Autism spectrum disorder refers to a group of conditions characterized by difficulty in navigating normal social situations and having all-absorbing repetitive behaviors or stereotyped interests. At the milder end of the spectrum is Asperger’s syndrome, generally confined to people with higher functioning levels, yet they usually have difficulty picking up social cues and have isolating laser-like interest in specific topics. Some of the most influential inventors and scientists have had Asperger’s syndrome, including Sir Isaac Newton, Steve Jobs, Nikola Tesla, Bill Gates, James Joyce, and Albert Einstein, to name but a few.
Camilla Pang, PhD, a bioinformatics scientist was diagnosed with Asperger’s syndrome at age 8, which heavily influenced her life and career path. She shares that wisdom-gaining journey in her new book, An Outsider’s Guide to Humans: What Science Taught Me About What We Do and Who We Are.
BOOKMARK
Title: An Outsider’s Guide to Humans: What Science Taught Me About What We Do and Who We Are
Authors: Camilla Pang, PhD
Publisher: Viking Press
Publication Date: December 2020
Price: $25.95, hardcover, 256 pages
Feeling Like an Alien
“It was 5 years into my life on Earth that I started to think I’d landed in the wrong place…. I felt like a stranger within my own species: someone who understood the words but couldn’t speak the language; one who shared the appearance with fellow humans but none of the essential characteristics,” writes Dr. Pang, in the opening of her fine-tuned memoir. She takes a head-on approach, filled with subtleties and nuance, in confronting the realities and myths surrounding this still-misunderstood neurologic phenomenon. This alone makes it an important read, given the wild theories about autism that have flourished during the social media age.
A worldwide increase in the rate of diagnoses of autism—likely driven by broadened diagnostic criteria and increased awareness—has fueled conspiracy theories that an environmental exposure, such as vaccines, might cause autism. However, epidemiologic and biologic studies have failed to back these assertions. Perhaps one simple sentence brings the reader into the author’s special world: “The strange world of my Aspergic brain is an odd place to be, but certainly never dull, one in which my headphones rarely leave my ears; it’s a useful barrier between me and the sensory overload of the outside world.”
A World View Built on Mathematics
An Outsider’s Guide to Humans is organized into 11 chapters. For the most part, it is a guide into the world of autism in which Dr. Pang explores the vagaries associated with spectrum disorders through the lens of a scientist searching for answers and offering real-world suggestions on how to better understand and deal with this life-altering neurologic mystery. It makes for an interesting read, from both human and scientific angles.
In chapter 1, “How to Actually Think Outside the Box,” Dr. Pang sets the stage for a narrative that is imbued with mathematical and logical analogy. For the most part, it works, but whenever one attempts to cross-pollinate disciplines, there’s a risk. For instance, she dives headlong into artificial intelligence (AI), comparing the human brain to supercomputers, and making light of what’s actually on the horizon, as AI becomes ever more intuitive.

Dataset entries
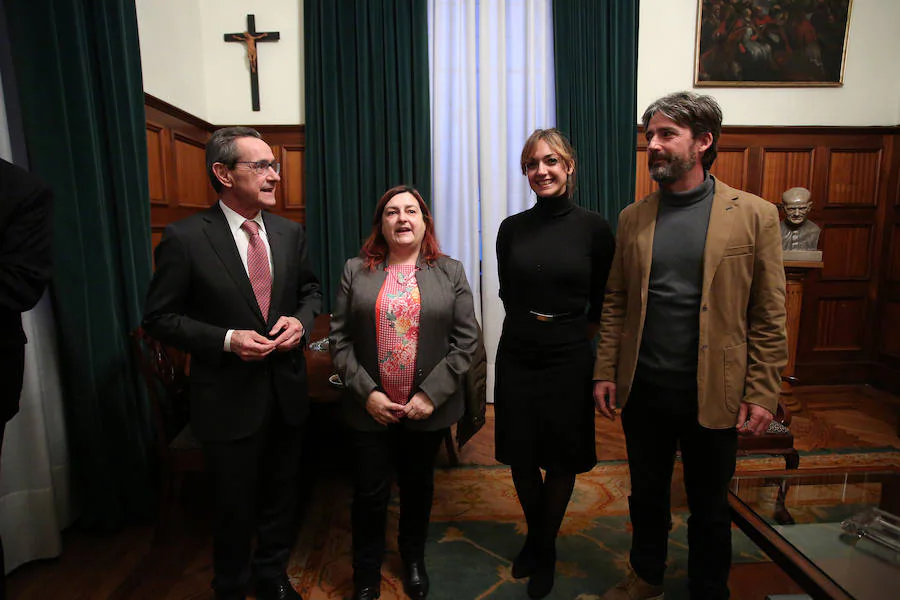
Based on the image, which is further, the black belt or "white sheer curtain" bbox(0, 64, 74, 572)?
"white sheer curtain" bbox(0, 64, 74, 572)

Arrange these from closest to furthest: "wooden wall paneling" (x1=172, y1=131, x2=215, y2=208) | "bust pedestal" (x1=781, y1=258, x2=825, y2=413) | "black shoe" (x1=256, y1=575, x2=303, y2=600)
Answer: "black shoe" (x1=256, y1=575, x2=303, y2=600) → "wooden wall paneling" (x1=172, y1=131, x2=215, y2=208) → "bust pedestal" (x1=781, y1=258, x2=825, y2=413)

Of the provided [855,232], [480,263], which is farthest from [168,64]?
[855,232]

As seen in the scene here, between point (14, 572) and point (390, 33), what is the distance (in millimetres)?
3598

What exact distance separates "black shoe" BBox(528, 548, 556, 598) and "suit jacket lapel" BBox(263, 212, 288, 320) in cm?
127

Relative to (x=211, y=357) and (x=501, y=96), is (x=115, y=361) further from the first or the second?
(x=501, y=96)

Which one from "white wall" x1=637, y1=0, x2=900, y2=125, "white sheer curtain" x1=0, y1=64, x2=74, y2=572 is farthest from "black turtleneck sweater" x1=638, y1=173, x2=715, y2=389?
"white wall" x1=637, y1=0, x2=900, y2=125

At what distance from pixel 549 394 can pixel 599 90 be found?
2.81m

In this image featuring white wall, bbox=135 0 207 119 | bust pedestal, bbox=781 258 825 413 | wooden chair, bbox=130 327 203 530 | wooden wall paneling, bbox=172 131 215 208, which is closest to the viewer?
wooden chair, bbox=130 327 203 530

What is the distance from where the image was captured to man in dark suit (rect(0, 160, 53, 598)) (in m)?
1.25

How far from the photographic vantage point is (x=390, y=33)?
357 cm

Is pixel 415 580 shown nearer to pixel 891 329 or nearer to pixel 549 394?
pixel 549 394

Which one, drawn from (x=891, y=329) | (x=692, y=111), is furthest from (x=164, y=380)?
(x=891, y=329)

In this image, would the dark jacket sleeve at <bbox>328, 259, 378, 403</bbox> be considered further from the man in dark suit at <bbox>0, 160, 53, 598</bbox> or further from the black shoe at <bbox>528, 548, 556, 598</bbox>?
the black shoe at <bbox>528, 548, 556, 598</bbox>

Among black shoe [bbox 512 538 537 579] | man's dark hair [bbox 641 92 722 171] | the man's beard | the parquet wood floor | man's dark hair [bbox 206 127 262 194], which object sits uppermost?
man's dark hair [bbox 641 92 722 171]
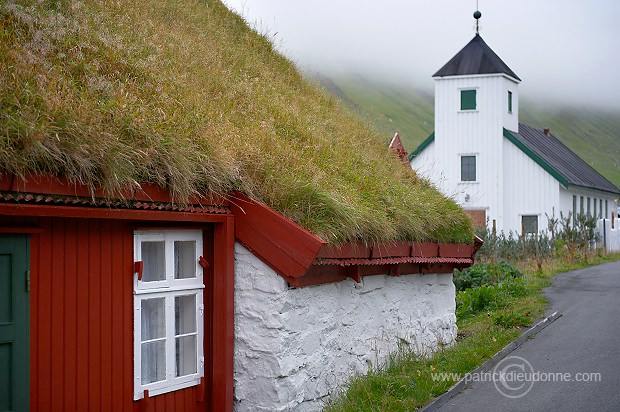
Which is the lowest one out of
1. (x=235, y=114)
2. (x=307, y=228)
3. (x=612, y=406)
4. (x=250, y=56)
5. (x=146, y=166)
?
(x=612, y=406)

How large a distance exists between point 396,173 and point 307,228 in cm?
427

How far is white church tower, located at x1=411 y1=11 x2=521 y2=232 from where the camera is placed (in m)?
34.7

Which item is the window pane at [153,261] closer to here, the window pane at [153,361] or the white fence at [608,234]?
the window pane at [153,361]

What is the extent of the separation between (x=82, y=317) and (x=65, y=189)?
113 cm

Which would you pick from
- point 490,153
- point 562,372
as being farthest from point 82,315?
point 490,153

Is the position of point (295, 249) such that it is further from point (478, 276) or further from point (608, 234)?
point (608, 234)

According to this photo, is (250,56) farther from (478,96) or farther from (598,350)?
(478,96)

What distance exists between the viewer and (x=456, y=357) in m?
10.4

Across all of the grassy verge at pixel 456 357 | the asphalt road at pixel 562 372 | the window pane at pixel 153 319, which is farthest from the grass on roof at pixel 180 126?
the asphalt road at pixel 562 372

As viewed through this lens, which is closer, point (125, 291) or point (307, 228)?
point (125, 291)

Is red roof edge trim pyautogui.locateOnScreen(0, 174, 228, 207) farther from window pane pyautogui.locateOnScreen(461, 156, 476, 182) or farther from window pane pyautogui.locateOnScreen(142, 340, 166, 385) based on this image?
window pane pyautogui.locateOnScreen(461, 156, 476, 182)

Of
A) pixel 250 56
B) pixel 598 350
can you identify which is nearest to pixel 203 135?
pixel 250 56

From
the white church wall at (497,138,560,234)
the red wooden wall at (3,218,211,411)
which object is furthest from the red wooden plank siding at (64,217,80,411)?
the white church wall at (497,138,560,234)

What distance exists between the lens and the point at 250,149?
312 inches
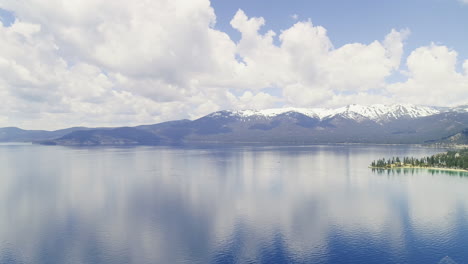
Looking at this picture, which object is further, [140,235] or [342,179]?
[342,179]

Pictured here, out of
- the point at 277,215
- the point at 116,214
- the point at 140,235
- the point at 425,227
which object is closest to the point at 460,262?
the point at 425,227

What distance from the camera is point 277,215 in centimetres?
9100

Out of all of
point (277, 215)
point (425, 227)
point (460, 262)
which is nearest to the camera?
point (460, 262)

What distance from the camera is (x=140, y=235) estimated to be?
7369 centimetres

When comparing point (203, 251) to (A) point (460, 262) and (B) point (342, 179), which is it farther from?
(B) point (342, 179)

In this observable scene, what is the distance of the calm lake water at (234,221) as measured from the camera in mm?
63188

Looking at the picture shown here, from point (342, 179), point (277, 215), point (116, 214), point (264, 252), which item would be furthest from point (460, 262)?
point (342, 179)

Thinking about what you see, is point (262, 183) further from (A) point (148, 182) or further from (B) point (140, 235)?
(B) point (140, 235)

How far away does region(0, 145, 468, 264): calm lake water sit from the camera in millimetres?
63188

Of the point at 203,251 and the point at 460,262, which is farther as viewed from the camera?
the point at 203,251

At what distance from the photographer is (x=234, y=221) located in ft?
279

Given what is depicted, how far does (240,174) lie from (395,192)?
286 feet

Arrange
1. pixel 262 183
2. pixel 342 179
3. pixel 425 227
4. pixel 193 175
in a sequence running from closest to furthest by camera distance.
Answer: pixel 425 227 < pixel 262 183 < pixel 342 179 < pixel 193 175

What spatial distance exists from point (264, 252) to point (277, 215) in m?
28.2
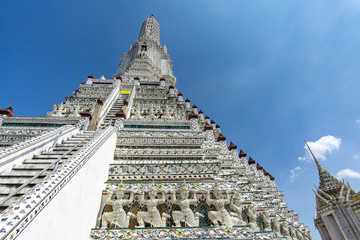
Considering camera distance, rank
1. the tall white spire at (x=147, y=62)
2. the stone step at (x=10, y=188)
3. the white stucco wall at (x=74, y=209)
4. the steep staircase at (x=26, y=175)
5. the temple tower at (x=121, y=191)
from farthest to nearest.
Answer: the tall white spire at (x=147, y=62)
the stone step at (x=10, y=188)
the steep staircase at (x=26, y=175)
the temple tower at (x=121, y=191)
the white stucco wall at (x=74, y=209)

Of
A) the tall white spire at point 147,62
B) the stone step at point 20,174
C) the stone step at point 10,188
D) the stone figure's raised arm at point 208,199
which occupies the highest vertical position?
the tall white spire at point 147,62

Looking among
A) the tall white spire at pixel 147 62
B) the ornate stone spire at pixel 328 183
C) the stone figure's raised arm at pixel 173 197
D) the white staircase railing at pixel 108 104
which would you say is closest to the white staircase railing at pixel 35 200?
the stone figure's raised arm at pixel 173 197

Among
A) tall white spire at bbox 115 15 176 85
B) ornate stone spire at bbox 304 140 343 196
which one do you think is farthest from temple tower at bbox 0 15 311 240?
tall white spire at bbox 115 15 176 85

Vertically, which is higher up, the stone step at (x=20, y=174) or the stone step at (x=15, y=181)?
the stone step at (x=20, y=174)

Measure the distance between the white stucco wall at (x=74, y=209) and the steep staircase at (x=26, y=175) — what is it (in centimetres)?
50

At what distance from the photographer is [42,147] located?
492cm

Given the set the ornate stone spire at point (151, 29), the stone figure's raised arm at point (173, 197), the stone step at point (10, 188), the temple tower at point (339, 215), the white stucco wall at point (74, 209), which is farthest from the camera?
the ornate stone spire at point (151, 29)

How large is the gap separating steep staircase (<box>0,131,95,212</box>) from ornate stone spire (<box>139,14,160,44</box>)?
32.5 m

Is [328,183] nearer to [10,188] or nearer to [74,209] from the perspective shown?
[74,209]

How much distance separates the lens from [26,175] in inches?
141

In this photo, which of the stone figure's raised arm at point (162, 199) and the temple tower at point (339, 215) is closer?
the stone figure's raised arm at point (162, 199)

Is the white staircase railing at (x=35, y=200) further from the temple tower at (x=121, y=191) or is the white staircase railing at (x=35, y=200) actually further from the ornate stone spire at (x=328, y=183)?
the ornate stone spire at (x=328, y=183)

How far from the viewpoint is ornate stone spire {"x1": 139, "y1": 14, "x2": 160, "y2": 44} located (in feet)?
112

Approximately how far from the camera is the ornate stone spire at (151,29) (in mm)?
34219
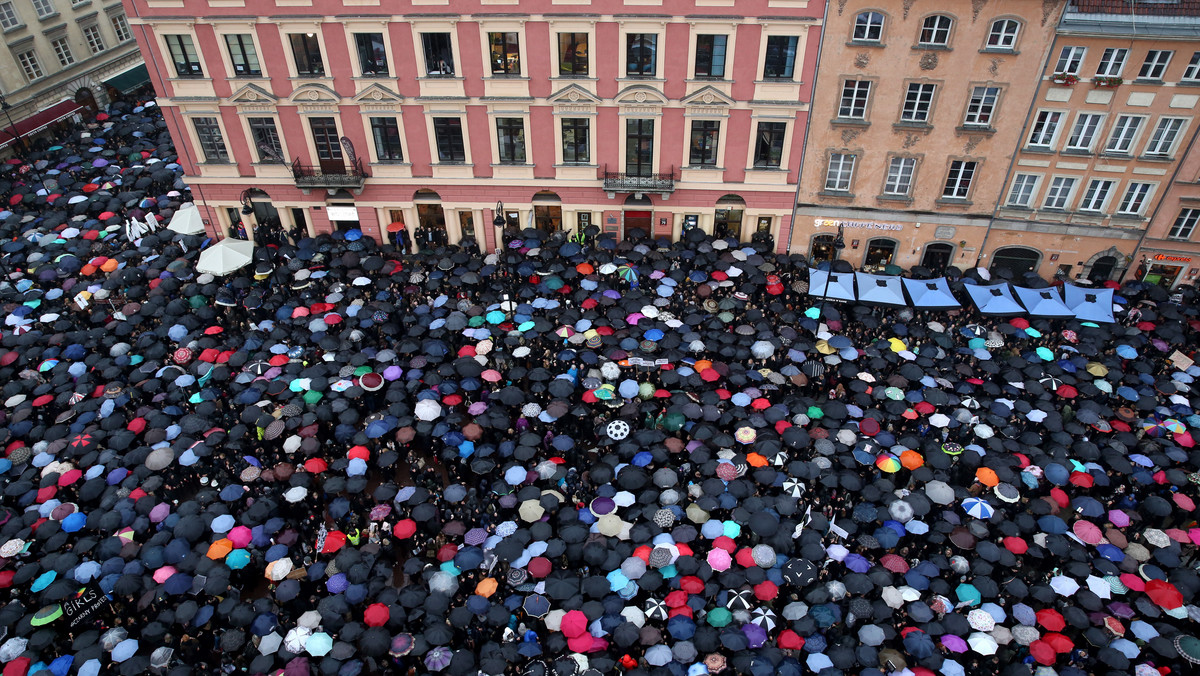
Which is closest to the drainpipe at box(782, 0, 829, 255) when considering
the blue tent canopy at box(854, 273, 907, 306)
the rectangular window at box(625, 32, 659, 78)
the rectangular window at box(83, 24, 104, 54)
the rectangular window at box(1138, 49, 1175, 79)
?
Answer: the blue tent canopy at box(854, 273, 907, 306)

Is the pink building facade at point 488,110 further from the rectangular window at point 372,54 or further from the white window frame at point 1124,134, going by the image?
the white window frame at point 1124,134

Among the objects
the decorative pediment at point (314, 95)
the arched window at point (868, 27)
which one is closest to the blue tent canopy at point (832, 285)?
the arched window at point (868, 27)

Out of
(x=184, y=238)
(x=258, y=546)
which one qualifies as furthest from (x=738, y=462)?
(x=184, y=238)

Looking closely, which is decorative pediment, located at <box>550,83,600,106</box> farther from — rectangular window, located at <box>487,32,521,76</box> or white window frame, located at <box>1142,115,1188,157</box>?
white window frame, located at <box>1142,115,1188,157</box>

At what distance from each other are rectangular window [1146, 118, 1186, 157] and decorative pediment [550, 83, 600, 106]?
2540 centimetres

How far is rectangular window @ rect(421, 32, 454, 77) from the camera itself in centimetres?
3241

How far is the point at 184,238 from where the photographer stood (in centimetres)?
3750

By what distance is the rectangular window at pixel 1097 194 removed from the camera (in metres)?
32.8

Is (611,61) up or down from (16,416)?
up

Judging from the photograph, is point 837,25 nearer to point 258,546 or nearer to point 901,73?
point 901,73

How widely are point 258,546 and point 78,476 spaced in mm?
7606

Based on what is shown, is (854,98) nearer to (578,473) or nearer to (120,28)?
(578,473)

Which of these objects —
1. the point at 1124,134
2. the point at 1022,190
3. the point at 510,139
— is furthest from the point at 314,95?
the point at 1124,134

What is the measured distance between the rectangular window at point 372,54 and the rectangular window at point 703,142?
15.2m
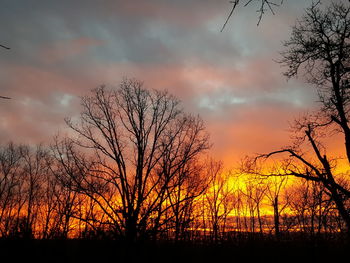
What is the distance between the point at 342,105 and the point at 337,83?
2.84 ft

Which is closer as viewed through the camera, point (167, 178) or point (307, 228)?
point (167, 178)

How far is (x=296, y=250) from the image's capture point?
2259cm

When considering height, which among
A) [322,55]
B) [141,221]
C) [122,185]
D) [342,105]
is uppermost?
[322,55]

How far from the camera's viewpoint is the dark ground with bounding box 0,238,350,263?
1485cm

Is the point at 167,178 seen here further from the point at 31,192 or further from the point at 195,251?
the point at 31,192

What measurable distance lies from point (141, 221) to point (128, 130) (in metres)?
7.18

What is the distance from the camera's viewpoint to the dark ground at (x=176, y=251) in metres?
14.9

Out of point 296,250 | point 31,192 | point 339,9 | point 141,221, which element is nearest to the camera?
point 339,9

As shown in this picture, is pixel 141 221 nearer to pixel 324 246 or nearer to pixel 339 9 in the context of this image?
pixel 324 246

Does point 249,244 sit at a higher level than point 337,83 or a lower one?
A: lower

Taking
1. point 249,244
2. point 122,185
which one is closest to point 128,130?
point 122,185

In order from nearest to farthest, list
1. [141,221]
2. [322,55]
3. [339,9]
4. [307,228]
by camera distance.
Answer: [339,9]
[322,55]
[141,221]
[307,228]

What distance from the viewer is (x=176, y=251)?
2103cm

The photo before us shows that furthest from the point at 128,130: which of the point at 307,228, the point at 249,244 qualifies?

Directions for this task |
Continue the review of Camilla Pang's book An Outsider's Guide to Humans, starting after its last sentence.

Answer to this problem |
However, that’s a small gripe, even for careful readers, as the author takes control of the narrative in chapter 2, “How to Embrace Your Weird,” which is wonderfully written, offering lessons in life for everyone, not just those on the autism spectrum. Readers will get an intimate window into the author’s younger years, one that will garner empathy. Teenage girls struggle with various identity issues; those with autism have another layer of challenges.
Dr. Pang described a eureka moment while watching a high school football game; the complexity and purpose of the running and ricocheting bodies short-circuited her thought process. Then her science brain figured out that the chaotic adolescent behavior could be modeled after her favorite molecule, the protein.
“I reached an epiphany, a realization that this dynamic behavior that was dizzying my brain could in fact be modelled. I stood up and practically bellowed, ‘You are like replicating proteins!’ to which blank and uneasy faces stared back at me. ‘Just watch the game, Mille.’”
Trial, Error, Success
Throughout this endearing book, Dr. Pang focuses on many of the social issues that all humans deal with, which are greatly amplified for those on the autism spectrum. Like many teenagers, she found defining the shape of her preferred world difficult, requiring lots of trial and error. However, unlike her schoolmates, she was often in another orbit, one they could not understand. Through incredible perseverance and resilience, the author worked her way out of the din and into an equilibrium of her own making.
Dr. Pang uses her life and career as a scientist to fashion a book that offers multiple pleasures for the reader; it’s smart, insightful, and woven together with a creative mix of scientific and mathematical analogies, most of which are spot on. In addition to her work as a bioinformatics scientist, Dr. Pang is also a volunteer cancer researcher at the Francis Crick Institute. Her splendid book is recommended for readers of The ASCO Post.